Saya hanya berusaha untuk tetap hidup bersama orang lain. Saya terus berusaha, tetapi pada akhirnya, saya salah menafsirkan berbagai hal dan membuat keputusan cepat yang menghancurkan segalanya.
Orang sepertiku tidak mungkin menjadi pahlawan.
Namun Sumire menggelengkan kepalanya dan berbisik di telingaku. “Tetap saja, kau kembali. Kau kembali bersama Arisu dan Tamaki. Tamaki memegangi leherku dan berkata yang harus kulakukan hanyalah membantu Arisu. Jadi kau, Arisu, dan Tamaki semakin terhubung sebagai trio—atau mungkin Mia bisa membuatnya menjadi empat orang. Siapa tahu,” kata Sumire sambil terkekeh.
“Jika Arisu dan Tamaki menyukaimu, aku baik-baik saja,” lanjutnya. “Senang melihat mereka bahagia bersama. Itu saja yang kami pedulikan.” Jawabannya yang percaya diri sama sekali berbeda dari sikap gugupnya kemarin.

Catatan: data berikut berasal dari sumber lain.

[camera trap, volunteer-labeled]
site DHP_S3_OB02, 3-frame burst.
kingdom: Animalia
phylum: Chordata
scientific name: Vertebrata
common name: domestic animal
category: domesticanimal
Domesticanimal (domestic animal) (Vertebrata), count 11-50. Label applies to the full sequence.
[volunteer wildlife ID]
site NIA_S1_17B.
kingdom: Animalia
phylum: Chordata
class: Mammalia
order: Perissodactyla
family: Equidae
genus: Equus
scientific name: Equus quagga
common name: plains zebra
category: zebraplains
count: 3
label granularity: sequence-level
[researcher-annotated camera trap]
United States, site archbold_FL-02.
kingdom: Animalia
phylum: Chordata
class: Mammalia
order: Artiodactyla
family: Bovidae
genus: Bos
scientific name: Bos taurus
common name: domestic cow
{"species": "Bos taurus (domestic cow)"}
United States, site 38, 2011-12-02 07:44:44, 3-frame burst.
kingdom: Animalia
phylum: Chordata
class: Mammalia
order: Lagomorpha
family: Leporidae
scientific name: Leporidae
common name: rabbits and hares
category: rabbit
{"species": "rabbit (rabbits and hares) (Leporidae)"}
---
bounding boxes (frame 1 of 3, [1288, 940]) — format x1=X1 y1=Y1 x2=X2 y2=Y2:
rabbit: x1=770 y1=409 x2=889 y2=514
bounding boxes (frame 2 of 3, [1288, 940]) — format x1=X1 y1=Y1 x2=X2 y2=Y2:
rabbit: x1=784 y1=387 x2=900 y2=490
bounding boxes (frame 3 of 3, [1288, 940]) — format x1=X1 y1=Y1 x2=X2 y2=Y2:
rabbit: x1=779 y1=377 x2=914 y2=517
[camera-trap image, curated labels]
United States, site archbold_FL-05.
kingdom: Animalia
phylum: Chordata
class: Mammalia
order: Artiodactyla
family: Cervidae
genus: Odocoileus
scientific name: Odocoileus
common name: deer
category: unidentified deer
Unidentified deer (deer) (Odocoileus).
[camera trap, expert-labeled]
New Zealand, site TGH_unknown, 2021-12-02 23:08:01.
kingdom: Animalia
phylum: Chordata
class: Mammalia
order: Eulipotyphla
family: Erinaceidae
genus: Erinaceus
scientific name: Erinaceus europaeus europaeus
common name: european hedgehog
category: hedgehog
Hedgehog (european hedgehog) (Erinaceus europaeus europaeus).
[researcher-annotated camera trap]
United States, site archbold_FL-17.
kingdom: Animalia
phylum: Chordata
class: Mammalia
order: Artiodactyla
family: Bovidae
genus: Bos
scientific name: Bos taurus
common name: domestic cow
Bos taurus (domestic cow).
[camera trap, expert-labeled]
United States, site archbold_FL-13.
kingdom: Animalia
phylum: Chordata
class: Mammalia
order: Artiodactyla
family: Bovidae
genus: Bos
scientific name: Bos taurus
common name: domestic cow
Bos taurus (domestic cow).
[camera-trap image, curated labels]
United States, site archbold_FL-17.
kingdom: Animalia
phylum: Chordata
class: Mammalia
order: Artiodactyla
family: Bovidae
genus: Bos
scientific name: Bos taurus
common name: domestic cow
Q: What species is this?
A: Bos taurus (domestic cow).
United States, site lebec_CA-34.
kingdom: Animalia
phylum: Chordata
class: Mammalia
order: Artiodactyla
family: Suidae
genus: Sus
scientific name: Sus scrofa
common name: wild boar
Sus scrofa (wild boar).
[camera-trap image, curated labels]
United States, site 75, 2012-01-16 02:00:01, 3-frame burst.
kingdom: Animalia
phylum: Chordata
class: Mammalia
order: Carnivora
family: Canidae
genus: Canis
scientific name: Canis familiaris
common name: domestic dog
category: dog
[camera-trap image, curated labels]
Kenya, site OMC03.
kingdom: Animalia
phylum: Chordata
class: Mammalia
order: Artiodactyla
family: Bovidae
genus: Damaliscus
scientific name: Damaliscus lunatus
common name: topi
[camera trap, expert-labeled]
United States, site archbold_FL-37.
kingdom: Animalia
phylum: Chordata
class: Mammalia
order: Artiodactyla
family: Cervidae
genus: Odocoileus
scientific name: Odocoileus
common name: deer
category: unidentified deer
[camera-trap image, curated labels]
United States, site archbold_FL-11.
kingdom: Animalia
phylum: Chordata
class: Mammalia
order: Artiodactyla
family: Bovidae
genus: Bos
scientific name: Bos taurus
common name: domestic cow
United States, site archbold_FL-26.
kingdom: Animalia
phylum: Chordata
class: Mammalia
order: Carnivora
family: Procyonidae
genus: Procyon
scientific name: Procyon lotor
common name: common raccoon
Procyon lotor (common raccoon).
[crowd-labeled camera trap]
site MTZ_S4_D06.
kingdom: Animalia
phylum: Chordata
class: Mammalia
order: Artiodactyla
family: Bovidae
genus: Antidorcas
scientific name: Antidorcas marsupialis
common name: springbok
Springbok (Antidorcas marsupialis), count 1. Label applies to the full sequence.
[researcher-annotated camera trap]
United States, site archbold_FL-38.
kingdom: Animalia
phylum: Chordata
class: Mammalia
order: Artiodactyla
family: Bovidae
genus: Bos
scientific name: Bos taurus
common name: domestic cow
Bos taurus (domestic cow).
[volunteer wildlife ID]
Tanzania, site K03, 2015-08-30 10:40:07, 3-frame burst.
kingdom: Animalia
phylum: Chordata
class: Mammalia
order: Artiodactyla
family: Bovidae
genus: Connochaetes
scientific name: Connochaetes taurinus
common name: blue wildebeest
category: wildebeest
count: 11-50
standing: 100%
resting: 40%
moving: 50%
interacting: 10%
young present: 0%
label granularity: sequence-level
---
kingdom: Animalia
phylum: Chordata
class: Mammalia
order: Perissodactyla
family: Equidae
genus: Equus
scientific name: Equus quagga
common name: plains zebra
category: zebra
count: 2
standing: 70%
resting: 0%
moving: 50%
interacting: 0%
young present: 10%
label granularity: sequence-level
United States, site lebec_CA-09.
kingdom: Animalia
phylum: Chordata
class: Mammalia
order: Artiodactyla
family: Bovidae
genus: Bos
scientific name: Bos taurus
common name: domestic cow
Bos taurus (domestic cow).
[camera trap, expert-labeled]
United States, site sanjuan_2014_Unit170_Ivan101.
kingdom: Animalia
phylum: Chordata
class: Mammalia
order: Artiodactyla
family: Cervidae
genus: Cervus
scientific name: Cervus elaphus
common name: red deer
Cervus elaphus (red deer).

Hubungan mereka agak sulit dipahami orang lain. Namun, jika ditelusuri lebih lanjut, mungkin hal itu juga terjadi kemarin. Arisu dan Tamaki memiliki hubungan yang kuat satu sama lain, meskipun terkadang mereka tampak agak aneh. Mereka selalu tampak sangat memahami pikiran dan perasaan satu sama lain.
Saat kupikir Arisu telah mengkhianatiku, Tamaki percaya padanya. Pada akhirnya, Tamaki-lah yang membuka mataku. Agak membuat iri. Aku tidak pernah punya teman yang bisa kupercaya seperti itu. Aku selalu dikhianati.
Itulah sebabnya ikatan mereka membuatku semakin iri. Sumire menundukkan kepalanya sedikit dan berkata, “Aku tahu aku mungkin ikut campur di tempat yang tidak seharusnya, tapi tolong jaga Arisu dan Tamaki untukku.” Dia tersenyum hangat.